- _Work request_: Below is a listing to copy exactly; no image goes into the copy.

- _Information provided_:
....................
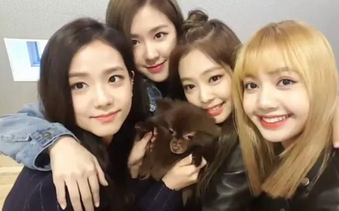 Photo by Vlive
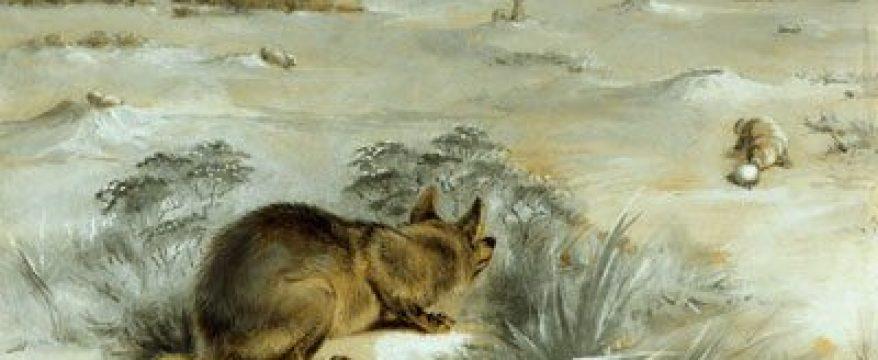 Illustration of Lobo, The King of Currumpaw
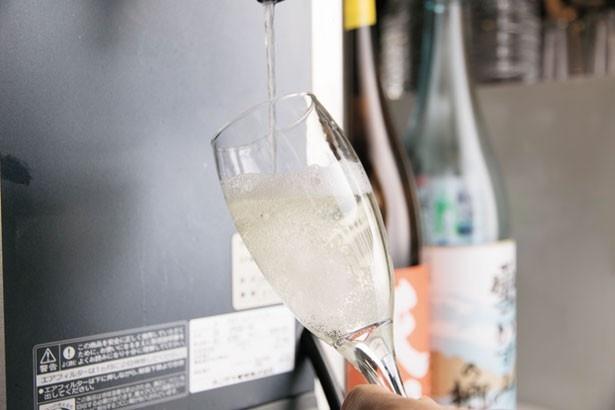 【写真を見る】関西で唯一!希少な酒は生樽から注ぐ/大衆酒場カミヤ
....................
- _Result of this exercise_:
 Photo by Vlive
 Illustration of Lobo, The King of Currumpaw
 【写真を見る】関西で唯一!希少な酒は生樽から注ぐ/大衆酒場カミヤ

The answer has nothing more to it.